— START —
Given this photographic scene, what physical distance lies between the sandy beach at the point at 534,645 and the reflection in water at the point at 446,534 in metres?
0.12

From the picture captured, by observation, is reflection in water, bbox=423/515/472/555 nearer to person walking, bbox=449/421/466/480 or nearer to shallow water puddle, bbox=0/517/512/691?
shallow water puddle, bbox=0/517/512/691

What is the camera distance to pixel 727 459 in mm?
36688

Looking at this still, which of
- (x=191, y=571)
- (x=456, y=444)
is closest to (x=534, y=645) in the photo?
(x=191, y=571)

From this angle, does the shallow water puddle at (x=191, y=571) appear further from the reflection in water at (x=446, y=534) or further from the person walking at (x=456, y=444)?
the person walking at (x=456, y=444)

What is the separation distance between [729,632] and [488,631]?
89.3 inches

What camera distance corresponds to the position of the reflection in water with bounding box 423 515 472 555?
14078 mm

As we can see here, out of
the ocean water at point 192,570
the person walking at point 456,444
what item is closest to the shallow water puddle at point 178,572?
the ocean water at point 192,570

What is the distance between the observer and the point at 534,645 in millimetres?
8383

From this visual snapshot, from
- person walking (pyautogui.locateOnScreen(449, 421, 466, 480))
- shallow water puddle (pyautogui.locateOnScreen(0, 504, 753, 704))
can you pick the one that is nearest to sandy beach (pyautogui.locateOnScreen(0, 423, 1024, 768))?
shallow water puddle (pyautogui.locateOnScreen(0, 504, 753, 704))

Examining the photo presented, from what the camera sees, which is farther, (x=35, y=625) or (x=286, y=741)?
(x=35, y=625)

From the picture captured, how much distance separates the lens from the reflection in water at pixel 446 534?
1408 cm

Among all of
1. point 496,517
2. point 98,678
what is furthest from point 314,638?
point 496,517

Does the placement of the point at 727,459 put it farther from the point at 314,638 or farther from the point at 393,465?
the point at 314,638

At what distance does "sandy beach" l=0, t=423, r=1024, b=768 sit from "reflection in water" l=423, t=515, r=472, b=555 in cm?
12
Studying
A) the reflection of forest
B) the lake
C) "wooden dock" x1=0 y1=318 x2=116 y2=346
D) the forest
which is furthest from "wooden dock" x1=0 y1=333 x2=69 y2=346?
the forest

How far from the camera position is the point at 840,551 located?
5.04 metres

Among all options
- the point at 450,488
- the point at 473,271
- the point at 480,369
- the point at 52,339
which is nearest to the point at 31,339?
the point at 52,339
— END —
STATED PROBLEM
Copy out all of the data exactly, leaving nothing out.

FULL ANSWER
Given this photographic scene, what physical distance lies between the sandy beach at the point at 534,645 and the reflection in water at the point at 446,534 in metres?
0.12

From the picture captured, by observation, is reflection in water, bbox=423/515/472/555 nearer to person walking, bbox=449/421/466/480 or nearer to shallow water puddle, bbox=0/517/512/691?
shallow water puddle, bbox=0/517/512/691

What is the camera distance to pixel 727 459 in mm?
36688

Looking at this still, which of
- (x=191, y=571)
- (x=456, y=444)
is closest to (x=534, y=645) in the photo?
(x=191, y=571)

From this angle, does the shallow water puddle at (x=191, y=571) appear further from the reflection in water at (x=446, y=534) or further from the person walking at (x=456, y=444)?
the person walking at (x=456, y=444)

What is the separation distance between [729,632] and [488,631]?
89.3 inches

What camera distance corresponds to the position of the reflection in water with bounding box 423 515 472 555?
14078 mm

As we can see here, out of
the ocean water at point 192,570
the person walking at point 456,444
what item is closest to the shallow water puddle at point 178,572?
the ocean water at point 192,570

What is the distance between the observer and the point at 534,645 in millimetres?
8383

From this visual snapshot, from
- person walking (pyautogui.locateOnScreen(449, 421, 466, 480))
- shallow water puddle (pyautogui.locateOnScreen(0, 504, 753, 704))
can you pick the one that is nearest to sandy beach (pyautogui.locateOnScreen(0, 423, 1024, 768))?
shallow water puddle (pyautogui.locateOnScreen(0, 504, 753, 704))

Examining the photo presented, from what the camera sees, which is farther, (x=35, y=625) or (x=286, y=741)?
(x=35, y=625)

From the picture captured, how much distance separates the lens from the reflection in water at pixel 446 534?
1408 cm

Among all of
1. point 496,517
2. point 98,678
what is furthest from point 314,638?
point 496,517

Does the placement of the point at 727,459 put it farther from the point at 314,638 or farther from the point at 393,465?
the point at 314,638

At what distance does "sandy beach" l=0, t=423, r=1024, b=768 sit from "reflection in water" l=423, t=515, r=472, b=555 in cm?
12
Studying
A) the reflection of forest
B) the lake
C) "wooden dock" x1=0 y1=318 x2=116 y2=346
D) the forest
which is furthest from "wooden dock" x1=0 y1=333 x2=69 y2=346?
the forest

How far from the camera position is the point at 840,551 located?
5.04 metres

Among all options
- the point at 450,488
- the point at 473,271
- the point at 480,369
- the point at 52,339
which is nearest to the point at 31,339?
the point at 52,339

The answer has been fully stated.